-- START OF RECORDED DATA --
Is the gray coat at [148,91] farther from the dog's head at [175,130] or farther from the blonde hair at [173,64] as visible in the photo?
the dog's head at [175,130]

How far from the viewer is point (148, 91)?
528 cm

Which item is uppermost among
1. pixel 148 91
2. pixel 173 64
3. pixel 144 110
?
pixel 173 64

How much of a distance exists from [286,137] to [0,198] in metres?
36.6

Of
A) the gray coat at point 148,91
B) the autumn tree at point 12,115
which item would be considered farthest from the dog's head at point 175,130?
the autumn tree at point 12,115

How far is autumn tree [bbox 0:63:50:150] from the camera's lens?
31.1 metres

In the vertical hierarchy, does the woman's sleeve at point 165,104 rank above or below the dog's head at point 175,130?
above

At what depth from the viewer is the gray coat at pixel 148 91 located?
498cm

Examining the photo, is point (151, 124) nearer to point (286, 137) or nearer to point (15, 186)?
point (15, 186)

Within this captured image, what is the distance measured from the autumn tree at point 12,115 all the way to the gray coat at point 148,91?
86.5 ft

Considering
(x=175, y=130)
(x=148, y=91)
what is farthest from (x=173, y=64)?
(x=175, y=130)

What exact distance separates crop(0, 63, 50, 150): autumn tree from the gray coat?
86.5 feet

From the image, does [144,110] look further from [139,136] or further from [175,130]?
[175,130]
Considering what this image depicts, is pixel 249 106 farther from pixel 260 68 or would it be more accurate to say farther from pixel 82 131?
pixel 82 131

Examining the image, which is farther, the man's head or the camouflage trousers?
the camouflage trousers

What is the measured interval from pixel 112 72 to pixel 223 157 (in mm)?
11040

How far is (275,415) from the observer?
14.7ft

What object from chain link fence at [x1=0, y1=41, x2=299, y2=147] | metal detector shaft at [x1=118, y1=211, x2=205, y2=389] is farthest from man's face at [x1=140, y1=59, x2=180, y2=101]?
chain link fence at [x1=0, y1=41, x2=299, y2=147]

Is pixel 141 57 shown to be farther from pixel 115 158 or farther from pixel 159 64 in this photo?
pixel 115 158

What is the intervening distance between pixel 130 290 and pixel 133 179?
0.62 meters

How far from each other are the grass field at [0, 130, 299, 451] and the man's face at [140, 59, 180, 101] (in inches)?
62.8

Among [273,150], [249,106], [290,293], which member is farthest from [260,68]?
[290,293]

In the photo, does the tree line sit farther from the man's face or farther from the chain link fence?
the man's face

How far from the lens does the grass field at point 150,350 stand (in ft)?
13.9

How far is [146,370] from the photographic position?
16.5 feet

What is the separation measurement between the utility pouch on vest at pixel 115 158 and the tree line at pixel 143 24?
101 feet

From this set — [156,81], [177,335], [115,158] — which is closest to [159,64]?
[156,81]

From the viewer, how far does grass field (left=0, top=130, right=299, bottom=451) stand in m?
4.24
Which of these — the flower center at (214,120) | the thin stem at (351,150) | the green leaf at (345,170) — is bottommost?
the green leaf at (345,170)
-- END OF RECORDED DATA --
-- START OF RECORDED DATA --
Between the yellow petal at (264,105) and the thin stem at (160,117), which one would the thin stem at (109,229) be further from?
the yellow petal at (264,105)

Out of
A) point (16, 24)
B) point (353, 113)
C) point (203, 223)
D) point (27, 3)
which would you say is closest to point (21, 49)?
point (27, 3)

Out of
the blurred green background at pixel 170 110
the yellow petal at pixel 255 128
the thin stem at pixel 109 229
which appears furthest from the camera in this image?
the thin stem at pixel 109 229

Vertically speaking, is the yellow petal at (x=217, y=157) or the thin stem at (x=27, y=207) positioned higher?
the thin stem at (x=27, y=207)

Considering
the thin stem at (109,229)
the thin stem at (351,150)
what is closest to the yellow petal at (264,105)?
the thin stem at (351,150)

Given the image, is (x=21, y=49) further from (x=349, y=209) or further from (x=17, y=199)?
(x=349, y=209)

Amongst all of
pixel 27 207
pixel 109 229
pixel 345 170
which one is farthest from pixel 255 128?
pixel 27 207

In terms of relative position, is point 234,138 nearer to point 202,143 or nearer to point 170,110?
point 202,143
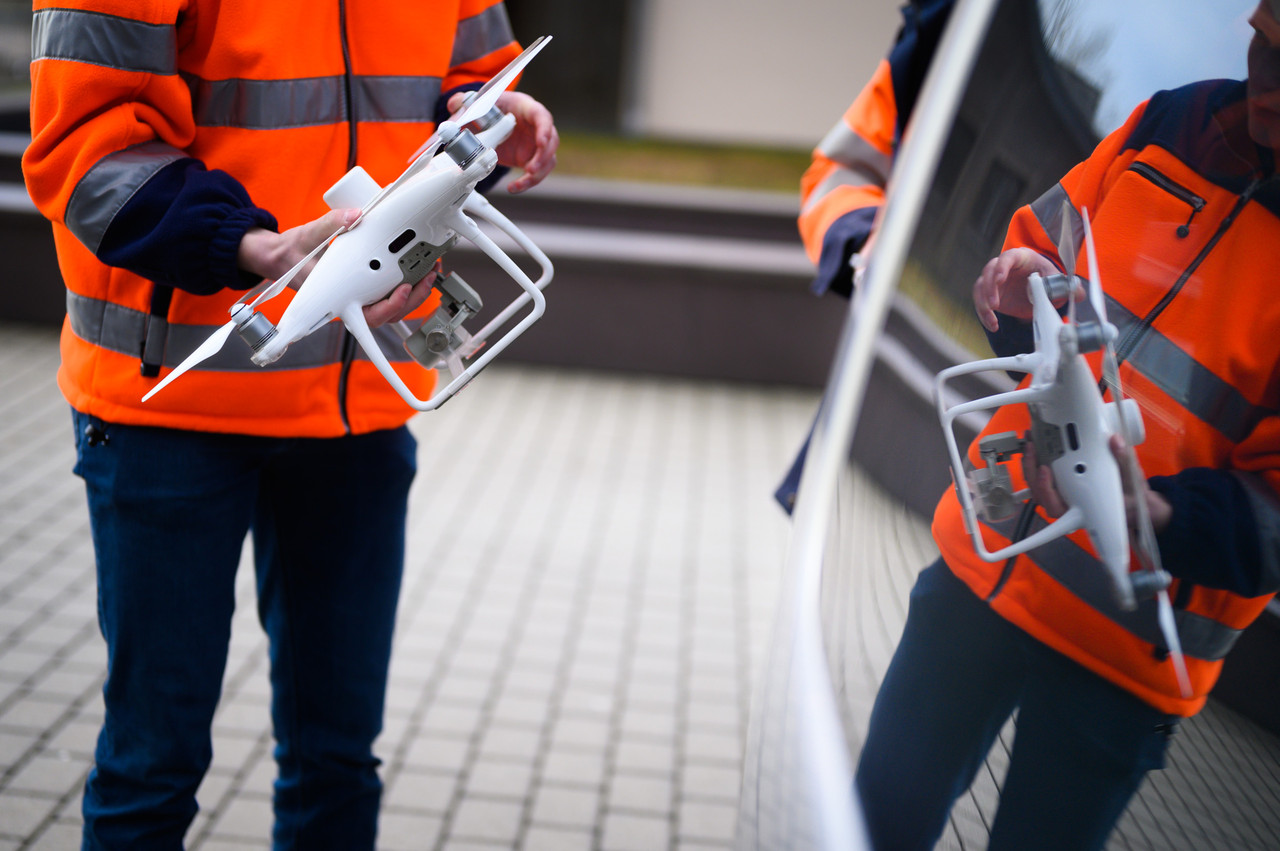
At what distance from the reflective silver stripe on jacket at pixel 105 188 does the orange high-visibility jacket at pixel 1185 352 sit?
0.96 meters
-- END OF RECORDED DATA --
-- START OF RECORDED DATA --
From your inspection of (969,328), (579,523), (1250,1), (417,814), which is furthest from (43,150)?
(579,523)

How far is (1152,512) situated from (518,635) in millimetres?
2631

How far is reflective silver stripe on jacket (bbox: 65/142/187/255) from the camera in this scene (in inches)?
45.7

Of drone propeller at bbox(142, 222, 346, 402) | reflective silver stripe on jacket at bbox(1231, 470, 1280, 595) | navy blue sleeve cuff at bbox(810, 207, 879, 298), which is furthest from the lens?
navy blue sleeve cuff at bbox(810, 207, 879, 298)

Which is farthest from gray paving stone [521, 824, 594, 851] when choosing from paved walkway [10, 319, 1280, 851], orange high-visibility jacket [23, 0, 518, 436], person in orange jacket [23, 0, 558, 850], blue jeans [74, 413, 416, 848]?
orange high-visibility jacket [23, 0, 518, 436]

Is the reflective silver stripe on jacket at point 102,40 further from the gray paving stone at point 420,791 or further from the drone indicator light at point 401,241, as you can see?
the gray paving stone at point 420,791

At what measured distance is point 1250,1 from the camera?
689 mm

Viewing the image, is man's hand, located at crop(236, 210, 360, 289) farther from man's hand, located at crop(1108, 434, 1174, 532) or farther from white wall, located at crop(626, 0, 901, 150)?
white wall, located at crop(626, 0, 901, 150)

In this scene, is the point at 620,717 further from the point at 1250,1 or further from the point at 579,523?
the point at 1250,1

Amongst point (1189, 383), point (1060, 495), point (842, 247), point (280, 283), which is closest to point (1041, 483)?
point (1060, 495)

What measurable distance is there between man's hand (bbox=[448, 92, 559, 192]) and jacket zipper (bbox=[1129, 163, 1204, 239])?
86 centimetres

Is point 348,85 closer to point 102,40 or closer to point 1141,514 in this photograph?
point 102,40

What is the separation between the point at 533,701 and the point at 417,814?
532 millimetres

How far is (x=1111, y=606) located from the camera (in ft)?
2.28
-- END OF RECORDED DATA --
* [WHAT YOU SHOULD DO] Can you print the lines of the records from the line containing "Which item is uppermost among" through the line containing "0.62 meters", keeping both of those lines?

* [EXERCISE SOLUTION]
Which item is uppermost among
1. pixel 148 91
2. pixel 173 64
3. pixel 144 110
?
pixel 173 64

How much of a distance exists from [286,137] to [0,198] in metres?
36.6

Of
A) the gray coat at point 148,91
B) the autumn tree at point 12,115
which item would be considered farthest from the dog's head at point 175,130?
the autumn tree at point 12,115

How far is autumn tree [bbox 0:63:50:150] from the camera's lens?
31.1 metres

In the vertical hierarchy, does the woman's sleeve at point 165,104 rank above or below the dog's head at point 175,130?
above

At what depth from the viewer is the gray coat at pixel 148 91 located?
498cm

Examining the photo, is point (151, 124) nearer to point (286, 137) or nearer to point (15, 186)?
point (15, 186)

Within this captured image, what is the distance measured from the autumn tree at point 12,115 all the way to the gray coat at point 148,91?
86.5 ft

Considering
(x=175, y=130)
(x=148, y=91)
what is farthest from (x=173, y=64)?
(x=175, y=130)

What exact distance separates crop(0, 63, 50, 150): autumn tree from the gray coat?
86.5 feet

From the image, does [144,110] look further from [139,136] or further from [175,130]?
[175,130]
Considering what this image depicts, is pixel 249 106 farther from pixel 260 68 or would it be more accurate to say farther from pixel 82 131?
pixel 82 131

Examining the image, which is farther, the man's head or the camouflage trousers?
the camouflage trousers

What is the measured interval from pixel 112 72 to pixel 223 157 (in mm)?
11040

How far is (275,415) from the observer?
14.7ft

What object from chain link fence at [x1=0, y1=41, x2=299, y2=147] | metal detector shaft at [x1=118, y1=211, x2=205, y2=389] is farthest from man's face at [x1=140, y1=59, x2=180, y2=101]?
chain link fence at [x1=0, y1=41, x2=299, y2=147]

Is pixel 141 57 shown to be farther from pixel 115 158 or farther from pixel 159 64 in this photo?
pixel 115 158

What is the intervening distance between pixel 130 290 and pixel 133 179?
0.62 meters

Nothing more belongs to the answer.